Les a 51 ans.
Shérif dans un coin des Appalaches que l’on imaginerait en retrait de la modernité dans ce qu’elle a de négatif, préservé, à l’écart de la fureur des villes, il est sur le point de prendre sa retraite, usé. Il en a vu, Les, des choses pas belles, à l’opposé de la nature environnante. La meth fait des ravages, transforme les jeunes qu’il connaît depuis toujours en zombies. Il n’aspire qu’à peindre, prendre le temps d’observer. Avant, il lui faudra résoudre une dernière enquête. Gerald, vieillard solitaire, un rien asocial, est accusé par Tucker, patron d’un domaine qu’il rêve d’agrandir et de transformer en attrape-touristes, d’avoir empoisonné la rivière et ses truites avec. Si Les doute de la culpabilité du vieil homme, Becky, gardienne du parc, refuse d’envisager cette possibilité.
L’intrigue est mince, c’est un prétexte. A dire combien les drames se cachent sous la surface, sous des masques aussi lisses qu’un étang paisible. Le monde change, et si l’on est loin du « c’était mieux avant », les évolutions qui menacent la communauté rurale n’annoncent rien de bon. La préservation de la nature importe peu face aux enjeux commerciaux, l’Amérique peine toujours à prendre soin de ses enfants, de ceux qui dépassent du moule. On ne broie pas ici, on laisse étouffer.

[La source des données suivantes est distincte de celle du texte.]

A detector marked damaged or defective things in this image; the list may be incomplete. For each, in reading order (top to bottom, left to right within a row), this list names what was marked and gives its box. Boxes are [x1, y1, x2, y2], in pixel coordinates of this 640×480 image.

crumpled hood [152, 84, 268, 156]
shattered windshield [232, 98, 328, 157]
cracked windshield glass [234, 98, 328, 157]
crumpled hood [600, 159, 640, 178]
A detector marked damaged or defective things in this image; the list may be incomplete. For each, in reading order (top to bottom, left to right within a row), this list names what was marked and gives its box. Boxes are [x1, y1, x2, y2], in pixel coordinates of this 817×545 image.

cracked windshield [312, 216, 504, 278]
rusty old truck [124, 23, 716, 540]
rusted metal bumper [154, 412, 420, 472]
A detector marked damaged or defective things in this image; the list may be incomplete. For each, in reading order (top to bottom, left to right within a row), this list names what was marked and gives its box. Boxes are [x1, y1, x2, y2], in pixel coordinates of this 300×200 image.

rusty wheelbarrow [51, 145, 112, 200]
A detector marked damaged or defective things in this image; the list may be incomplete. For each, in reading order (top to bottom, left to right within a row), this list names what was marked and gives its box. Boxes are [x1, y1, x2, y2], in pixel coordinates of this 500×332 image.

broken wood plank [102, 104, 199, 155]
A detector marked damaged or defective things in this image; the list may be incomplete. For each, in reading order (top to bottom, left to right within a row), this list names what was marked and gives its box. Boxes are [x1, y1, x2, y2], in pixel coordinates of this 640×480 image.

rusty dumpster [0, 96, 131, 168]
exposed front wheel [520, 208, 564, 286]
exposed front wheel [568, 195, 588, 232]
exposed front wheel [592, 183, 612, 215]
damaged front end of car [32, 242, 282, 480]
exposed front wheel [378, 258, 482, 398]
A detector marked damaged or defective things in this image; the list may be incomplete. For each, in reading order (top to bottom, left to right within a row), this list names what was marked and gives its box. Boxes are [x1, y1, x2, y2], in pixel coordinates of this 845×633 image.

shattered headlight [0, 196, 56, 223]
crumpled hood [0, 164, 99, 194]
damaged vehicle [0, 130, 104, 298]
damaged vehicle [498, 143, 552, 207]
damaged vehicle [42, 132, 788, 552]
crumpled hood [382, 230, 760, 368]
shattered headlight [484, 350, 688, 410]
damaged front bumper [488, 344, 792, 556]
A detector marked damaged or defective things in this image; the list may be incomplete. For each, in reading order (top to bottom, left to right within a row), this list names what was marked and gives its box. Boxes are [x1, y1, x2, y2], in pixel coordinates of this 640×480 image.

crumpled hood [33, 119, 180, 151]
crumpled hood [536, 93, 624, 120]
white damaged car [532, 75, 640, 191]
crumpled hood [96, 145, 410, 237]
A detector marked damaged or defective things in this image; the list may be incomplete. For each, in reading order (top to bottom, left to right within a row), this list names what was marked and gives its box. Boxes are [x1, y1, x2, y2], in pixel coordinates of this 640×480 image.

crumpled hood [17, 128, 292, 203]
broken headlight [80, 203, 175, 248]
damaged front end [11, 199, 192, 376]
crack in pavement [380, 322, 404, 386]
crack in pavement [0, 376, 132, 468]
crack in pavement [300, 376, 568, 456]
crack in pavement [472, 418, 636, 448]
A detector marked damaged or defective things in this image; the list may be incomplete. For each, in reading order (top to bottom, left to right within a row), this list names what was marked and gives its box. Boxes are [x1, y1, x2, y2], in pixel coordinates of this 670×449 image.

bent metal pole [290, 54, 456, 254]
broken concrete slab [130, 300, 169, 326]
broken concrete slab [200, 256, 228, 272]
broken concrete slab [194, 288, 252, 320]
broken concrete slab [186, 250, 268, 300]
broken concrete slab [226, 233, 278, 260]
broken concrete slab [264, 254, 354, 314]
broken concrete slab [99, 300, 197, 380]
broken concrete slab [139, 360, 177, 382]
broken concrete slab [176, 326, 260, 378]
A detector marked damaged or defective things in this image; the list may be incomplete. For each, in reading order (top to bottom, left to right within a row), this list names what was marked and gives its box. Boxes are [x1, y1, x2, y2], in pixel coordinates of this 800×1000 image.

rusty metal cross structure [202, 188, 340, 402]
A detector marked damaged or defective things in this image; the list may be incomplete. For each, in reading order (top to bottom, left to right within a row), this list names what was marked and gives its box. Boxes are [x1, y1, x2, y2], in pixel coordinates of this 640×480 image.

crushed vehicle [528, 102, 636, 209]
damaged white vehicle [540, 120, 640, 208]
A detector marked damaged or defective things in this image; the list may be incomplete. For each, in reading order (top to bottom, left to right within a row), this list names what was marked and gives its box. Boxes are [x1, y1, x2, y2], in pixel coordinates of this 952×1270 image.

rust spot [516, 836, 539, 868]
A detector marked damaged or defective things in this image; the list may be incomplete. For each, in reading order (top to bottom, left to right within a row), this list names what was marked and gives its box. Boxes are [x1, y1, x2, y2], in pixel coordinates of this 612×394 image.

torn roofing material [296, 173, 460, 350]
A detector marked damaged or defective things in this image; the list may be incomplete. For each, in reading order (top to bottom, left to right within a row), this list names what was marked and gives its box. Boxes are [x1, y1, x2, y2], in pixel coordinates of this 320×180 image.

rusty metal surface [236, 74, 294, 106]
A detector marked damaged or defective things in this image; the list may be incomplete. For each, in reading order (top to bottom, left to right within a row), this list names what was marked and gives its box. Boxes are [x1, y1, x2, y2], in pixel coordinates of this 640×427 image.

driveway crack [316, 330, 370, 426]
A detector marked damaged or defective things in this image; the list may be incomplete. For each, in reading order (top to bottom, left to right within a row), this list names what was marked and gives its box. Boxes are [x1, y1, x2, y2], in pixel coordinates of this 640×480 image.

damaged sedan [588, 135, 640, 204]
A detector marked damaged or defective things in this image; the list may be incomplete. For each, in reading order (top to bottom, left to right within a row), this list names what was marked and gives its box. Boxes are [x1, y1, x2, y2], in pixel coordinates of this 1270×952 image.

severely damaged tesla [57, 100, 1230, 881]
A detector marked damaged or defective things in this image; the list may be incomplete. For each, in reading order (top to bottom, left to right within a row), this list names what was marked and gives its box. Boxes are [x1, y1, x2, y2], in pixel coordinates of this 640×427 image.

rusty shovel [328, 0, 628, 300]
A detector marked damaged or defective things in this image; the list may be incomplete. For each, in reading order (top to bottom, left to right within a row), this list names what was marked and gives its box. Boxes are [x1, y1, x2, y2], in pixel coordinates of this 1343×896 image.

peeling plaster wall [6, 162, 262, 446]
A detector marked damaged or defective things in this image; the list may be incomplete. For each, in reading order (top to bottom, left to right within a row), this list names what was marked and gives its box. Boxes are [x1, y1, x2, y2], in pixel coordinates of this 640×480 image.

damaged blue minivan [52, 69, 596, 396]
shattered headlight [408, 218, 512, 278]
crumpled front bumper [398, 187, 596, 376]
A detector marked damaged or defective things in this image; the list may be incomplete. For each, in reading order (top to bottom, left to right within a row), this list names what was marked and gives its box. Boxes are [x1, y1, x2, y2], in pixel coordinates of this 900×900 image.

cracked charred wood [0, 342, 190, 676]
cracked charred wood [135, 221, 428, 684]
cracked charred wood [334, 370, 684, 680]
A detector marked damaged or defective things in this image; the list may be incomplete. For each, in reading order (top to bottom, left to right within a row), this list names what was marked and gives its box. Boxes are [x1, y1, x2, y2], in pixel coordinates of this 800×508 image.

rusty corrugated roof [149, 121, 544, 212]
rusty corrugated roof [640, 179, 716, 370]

Rash excelle à peindre des caractères en proie à une invisible désespérance, d’une normalité exemplaire en apparence mais rongés par des tempêtes intérieures, ainsi que tout semble inaltérable dans ces montagnes alors que tout vacille. Chacun porte en lui une histoire, un fardeau dont il lui faut bien s’accommoder pour survivre. La vie charrie son lot de deuil, faute ou terreur enfouie. L’avenir est triste, on ne peut compter sur lui pour se consoler de ses failles et de ses regrets. Reste un présent, fragile. Raison de plus pour en admirer la fugitive beauté.